Bevan then also compared crypto to traditional finance, stating that “institutional investors have had plenty of bumps in the road in conventional currencies and transaction systems.”
CCLA is self-described as “one of the UK’s largest fund managers” and claims to have £7,842 million (just slightly short of $10 trillion) in assets under management on the last day of March this year.
Bloomberg’s article on the news outlet’s Crypto Summit also predicts that “the future of cryptocurrencies will entail greater regulation, more involvement by large institutions, lower volatility and greater integration with traditional assets.”
The first signs of large institutions starting to interact with the industry are already present, with the world’s second-largest stock exchange, Nasdaq, reportedly having confirmed the launch of Bitcoin (BTC) futures in the first half of next year.
Bloomberg also cites Marieke Flament, the global chief marketing officer at blockchain-powered payments firm Circle Internet Financial Ltd., as noting that it is “beneficial to get the wheels in motion for crypto regulations so the industry can learn from potential mistakes.”
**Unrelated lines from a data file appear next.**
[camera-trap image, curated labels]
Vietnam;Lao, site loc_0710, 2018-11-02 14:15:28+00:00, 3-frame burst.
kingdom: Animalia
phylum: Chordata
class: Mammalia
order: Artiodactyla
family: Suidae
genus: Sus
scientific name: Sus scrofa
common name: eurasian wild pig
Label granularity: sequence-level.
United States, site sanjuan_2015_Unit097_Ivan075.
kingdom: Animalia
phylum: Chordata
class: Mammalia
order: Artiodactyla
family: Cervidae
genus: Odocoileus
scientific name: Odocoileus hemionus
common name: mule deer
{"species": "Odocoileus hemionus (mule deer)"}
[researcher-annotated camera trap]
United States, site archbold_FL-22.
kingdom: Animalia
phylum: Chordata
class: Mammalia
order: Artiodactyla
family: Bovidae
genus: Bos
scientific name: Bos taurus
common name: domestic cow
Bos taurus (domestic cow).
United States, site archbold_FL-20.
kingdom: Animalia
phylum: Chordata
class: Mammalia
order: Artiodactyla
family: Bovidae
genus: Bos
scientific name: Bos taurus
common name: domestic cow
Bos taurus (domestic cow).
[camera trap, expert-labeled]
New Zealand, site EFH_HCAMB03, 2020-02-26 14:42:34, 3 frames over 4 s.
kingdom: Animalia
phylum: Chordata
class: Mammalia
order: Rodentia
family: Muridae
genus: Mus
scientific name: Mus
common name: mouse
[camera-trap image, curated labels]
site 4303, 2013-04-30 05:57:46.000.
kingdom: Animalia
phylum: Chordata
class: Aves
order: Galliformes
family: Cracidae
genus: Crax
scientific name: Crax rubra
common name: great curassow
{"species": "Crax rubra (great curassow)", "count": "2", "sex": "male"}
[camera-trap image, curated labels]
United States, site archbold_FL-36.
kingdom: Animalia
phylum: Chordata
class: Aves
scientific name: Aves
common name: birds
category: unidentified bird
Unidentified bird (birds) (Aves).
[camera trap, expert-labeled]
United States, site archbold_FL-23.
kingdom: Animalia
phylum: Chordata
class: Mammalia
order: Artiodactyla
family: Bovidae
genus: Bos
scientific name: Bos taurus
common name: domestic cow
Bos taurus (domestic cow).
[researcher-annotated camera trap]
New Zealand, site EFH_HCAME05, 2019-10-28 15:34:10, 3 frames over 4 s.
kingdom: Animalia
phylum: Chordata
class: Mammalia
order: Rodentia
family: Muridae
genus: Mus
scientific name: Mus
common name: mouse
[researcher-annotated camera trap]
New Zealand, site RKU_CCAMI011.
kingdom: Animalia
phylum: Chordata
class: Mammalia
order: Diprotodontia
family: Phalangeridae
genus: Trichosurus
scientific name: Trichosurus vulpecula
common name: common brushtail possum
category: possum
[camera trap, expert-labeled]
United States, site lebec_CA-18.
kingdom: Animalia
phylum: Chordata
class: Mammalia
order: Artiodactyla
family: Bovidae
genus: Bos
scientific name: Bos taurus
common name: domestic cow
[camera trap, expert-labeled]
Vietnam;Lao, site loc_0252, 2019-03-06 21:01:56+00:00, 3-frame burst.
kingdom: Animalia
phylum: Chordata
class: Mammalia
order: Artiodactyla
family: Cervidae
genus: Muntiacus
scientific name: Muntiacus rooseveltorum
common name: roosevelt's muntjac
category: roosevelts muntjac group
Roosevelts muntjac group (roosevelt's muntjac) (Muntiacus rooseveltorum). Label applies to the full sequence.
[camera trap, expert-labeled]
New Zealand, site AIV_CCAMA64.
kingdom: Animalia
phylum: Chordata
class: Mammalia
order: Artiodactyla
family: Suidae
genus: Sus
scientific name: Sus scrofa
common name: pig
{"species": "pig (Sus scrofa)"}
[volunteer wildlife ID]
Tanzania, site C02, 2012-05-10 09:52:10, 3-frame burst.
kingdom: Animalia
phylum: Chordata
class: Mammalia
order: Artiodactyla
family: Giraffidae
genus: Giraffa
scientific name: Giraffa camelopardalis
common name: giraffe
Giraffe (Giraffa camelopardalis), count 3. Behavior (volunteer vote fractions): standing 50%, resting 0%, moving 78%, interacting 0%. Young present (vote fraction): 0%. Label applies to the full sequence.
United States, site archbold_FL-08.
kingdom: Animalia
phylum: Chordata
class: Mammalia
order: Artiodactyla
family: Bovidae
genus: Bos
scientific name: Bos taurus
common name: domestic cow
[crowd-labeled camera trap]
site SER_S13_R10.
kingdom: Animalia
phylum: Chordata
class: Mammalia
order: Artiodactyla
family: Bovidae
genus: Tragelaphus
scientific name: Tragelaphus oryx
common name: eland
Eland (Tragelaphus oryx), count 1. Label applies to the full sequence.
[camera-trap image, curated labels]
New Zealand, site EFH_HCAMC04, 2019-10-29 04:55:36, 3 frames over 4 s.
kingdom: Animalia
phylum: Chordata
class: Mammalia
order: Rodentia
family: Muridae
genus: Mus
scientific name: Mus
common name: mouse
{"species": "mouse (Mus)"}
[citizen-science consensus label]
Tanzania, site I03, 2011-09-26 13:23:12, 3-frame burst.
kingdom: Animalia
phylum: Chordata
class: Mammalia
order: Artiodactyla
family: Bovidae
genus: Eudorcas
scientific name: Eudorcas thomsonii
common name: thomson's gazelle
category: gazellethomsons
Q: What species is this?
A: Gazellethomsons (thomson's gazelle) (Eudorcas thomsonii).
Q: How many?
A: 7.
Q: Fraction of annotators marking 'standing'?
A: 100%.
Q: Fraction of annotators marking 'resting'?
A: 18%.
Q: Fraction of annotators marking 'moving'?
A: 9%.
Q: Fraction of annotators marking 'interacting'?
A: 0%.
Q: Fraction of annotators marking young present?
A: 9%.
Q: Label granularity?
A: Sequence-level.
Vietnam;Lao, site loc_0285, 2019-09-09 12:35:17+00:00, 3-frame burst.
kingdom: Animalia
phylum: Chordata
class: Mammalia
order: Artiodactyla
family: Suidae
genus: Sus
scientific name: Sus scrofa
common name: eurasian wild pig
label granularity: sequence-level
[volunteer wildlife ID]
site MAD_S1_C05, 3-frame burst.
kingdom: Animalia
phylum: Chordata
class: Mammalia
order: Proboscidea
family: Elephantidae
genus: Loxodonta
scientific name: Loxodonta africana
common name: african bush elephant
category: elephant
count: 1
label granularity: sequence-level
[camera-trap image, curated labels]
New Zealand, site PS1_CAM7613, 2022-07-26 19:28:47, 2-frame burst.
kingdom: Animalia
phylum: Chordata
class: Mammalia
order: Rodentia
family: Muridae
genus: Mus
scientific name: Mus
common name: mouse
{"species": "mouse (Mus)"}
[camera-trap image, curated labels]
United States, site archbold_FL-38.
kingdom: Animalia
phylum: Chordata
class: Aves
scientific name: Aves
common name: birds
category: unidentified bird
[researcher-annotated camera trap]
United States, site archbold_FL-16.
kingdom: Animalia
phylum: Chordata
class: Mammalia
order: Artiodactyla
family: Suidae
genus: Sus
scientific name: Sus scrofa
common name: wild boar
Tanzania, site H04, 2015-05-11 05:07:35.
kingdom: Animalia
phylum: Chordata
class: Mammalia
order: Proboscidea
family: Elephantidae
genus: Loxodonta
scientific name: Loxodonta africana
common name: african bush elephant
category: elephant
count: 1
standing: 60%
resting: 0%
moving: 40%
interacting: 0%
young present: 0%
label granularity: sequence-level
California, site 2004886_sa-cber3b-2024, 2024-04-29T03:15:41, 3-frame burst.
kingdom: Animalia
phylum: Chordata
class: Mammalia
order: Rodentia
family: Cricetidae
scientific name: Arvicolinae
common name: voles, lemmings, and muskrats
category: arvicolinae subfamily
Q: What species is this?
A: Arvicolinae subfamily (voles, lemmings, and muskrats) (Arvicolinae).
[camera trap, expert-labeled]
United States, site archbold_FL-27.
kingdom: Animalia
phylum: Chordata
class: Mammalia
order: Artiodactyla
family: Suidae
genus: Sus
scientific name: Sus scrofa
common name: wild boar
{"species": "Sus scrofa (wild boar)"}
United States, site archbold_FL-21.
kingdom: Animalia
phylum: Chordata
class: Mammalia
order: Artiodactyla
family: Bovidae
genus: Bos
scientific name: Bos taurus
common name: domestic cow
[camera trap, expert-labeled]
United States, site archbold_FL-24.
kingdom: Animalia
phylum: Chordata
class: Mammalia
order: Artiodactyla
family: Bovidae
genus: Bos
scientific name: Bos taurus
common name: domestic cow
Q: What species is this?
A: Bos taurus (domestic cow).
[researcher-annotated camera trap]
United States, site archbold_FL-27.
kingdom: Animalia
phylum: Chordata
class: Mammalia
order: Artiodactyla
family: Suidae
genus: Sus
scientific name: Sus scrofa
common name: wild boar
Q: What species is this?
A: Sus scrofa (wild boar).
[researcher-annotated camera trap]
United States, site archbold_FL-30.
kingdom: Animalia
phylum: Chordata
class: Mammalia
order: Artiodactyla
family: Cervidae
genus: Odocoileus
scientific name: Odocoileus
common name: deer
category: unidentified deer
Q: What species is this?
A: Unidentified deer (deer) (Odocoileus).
This is not the first time a Circle executive took such a stance. In late October, the company’s CEO, Jeremy Allaire, called on global economies to collaborate on the development of crypto regulation, as Cointelegraph reported.
Namely, Allaire declared that “ultimately there needs to be normalization at the G20 level.” This request seems to have been recently answered this week, when G20 country leaders declared the start of work on an international cryptocurrency taxation system.